A robust Python pipeline for collecting, filtering, deduplicating, and indexing CSV datasets from Kaggle at scale.
This project is designed for building a high-quality tabular data pool with strict constraints on dataset size, CSV structure, and per-dataset diversity.
- 🔍 Search Kaggle datasets by multiple keywords & pages
- 📦 Download datasets with pre-check size limit (≤ 2GB per dataset)
- 📊 Filter CSV files by:
- Row count
- Column count
- Content hash (global deduplication)
- 🧠 Per-dataset CSV selection (max 5)
- Prefer different table names (file-name based)

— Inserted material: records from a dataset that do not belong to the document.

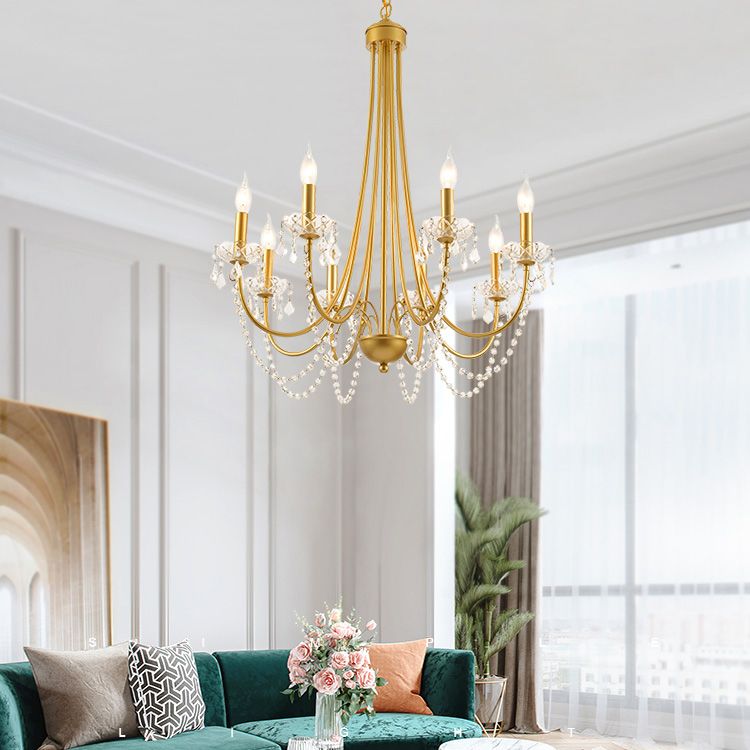 Candle Suspended Lighting Fixture American Style Multi-Head Hanging Pendant Lights with Crystal Bead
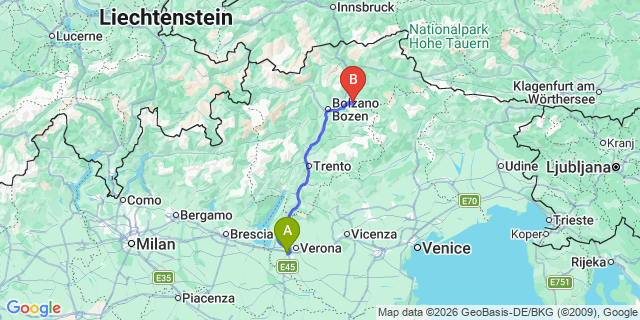 Map: Verona Villafranca Airport (VRN) to Alpe di Siusi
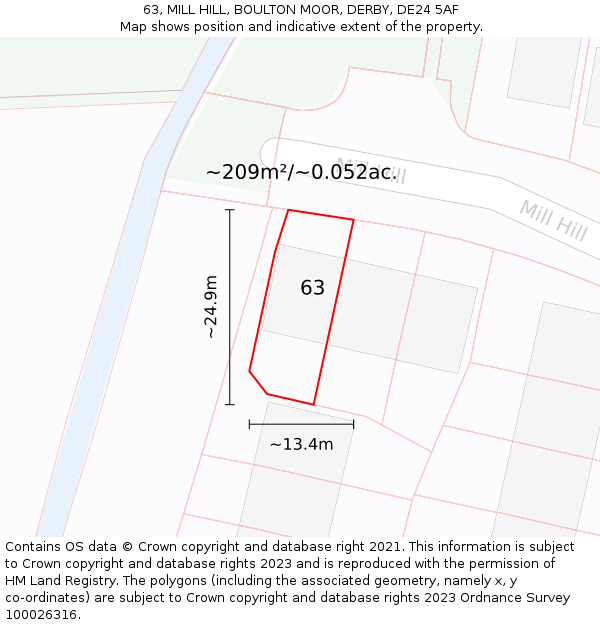 63, MILL HILL, BOULTON MOOR, DERBY, DE24 5AF: Plot and title map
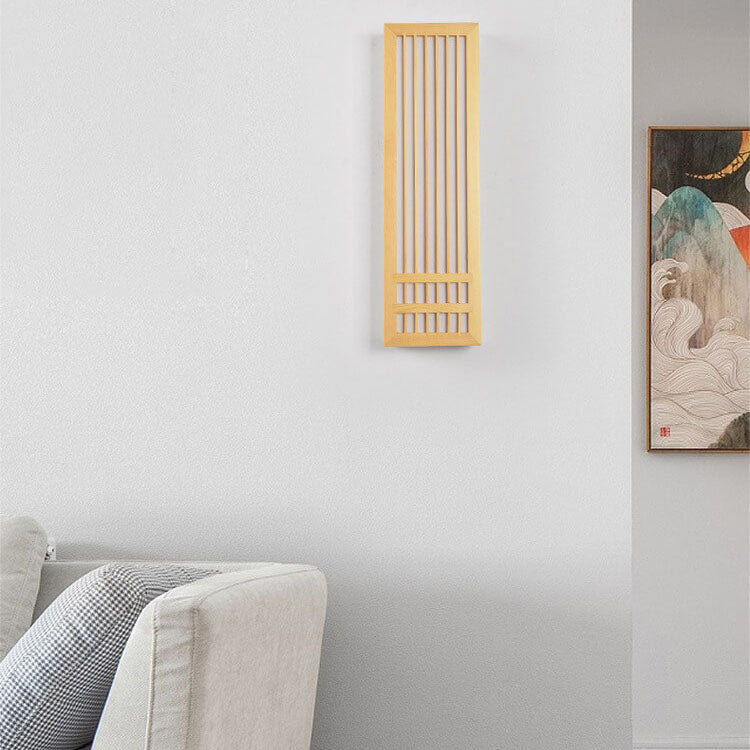 Simple Solid Wood Rectangular 1-Light Japanese Wall Sconce Lamp Cuvalon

- 🧾 Generate a comprehensive
index.csv - 🧹 Automatic cleanup of temporary files
- 🔁 Built-in retry & rate-limit mitigation
- 🛡️ Handles CSV filename encoding / garbled text issues
kaggle_pool/
├── all_csv/ # Final accepted CSV files
│ ├── sales_2022_a91c2f3e12.csv
│ ├── train_b83d91a44e.csv
│ └── ...
├── index.csv # Metadata index of all collected CSVs
└── raw_datasets/ # Temporary downloads (auto-deleted)
- Total dataset size ≤ 2048 MB
- If dataset size cannot be determined:
- Can be allowed (configurable)
- Still checked again after download
| Constraint | Default |
|---|---|
| Min rows | 300 |
| Max rows | 50,000 |
| Min columns | 4 |
| Max CSVs per dataset | 5 |
| Deduplication | Global MD5 hash |
In this project, table name is derived from the CSV filename, not from headers.
Example:
| Filename | Table name signature |
|---|---|
train_1.csv |
train |
train_2.csv |
train |
test.csv |
test |
Selection strategy:
- Prefer CSVs with different table name signatures
- If fewer than 5 are found, allow duplicates to fill up
| Column | Description |
|---|---|
filename |
Final saved CSV filename |
rows |
Number of rows |
cols |
Number of columns |
size_kb |
File size (KB) |
md5 |
Content hash |
source |
Kaggle dataset reference |
keyword |
Search keyword |
name_sig |
Normalized table name |
orig_zip_name |
Original filename inside zip |
fixed_zip_name |
Filename after encoding fix |
- Python 3.8+
- Kaggle CLI
Install Kaggle CLI:
pip install kaggle
A valid Kaggle API Token is required.
python kaggle_downlaod.py
The script is designed for long-running execution and tolerates:
- Network instability
- Kaggle API rate limiting
- Partial failures
This project uses the official Kaggle CLI.
Users are responsible for complying with Kaggle’s Terms of Service.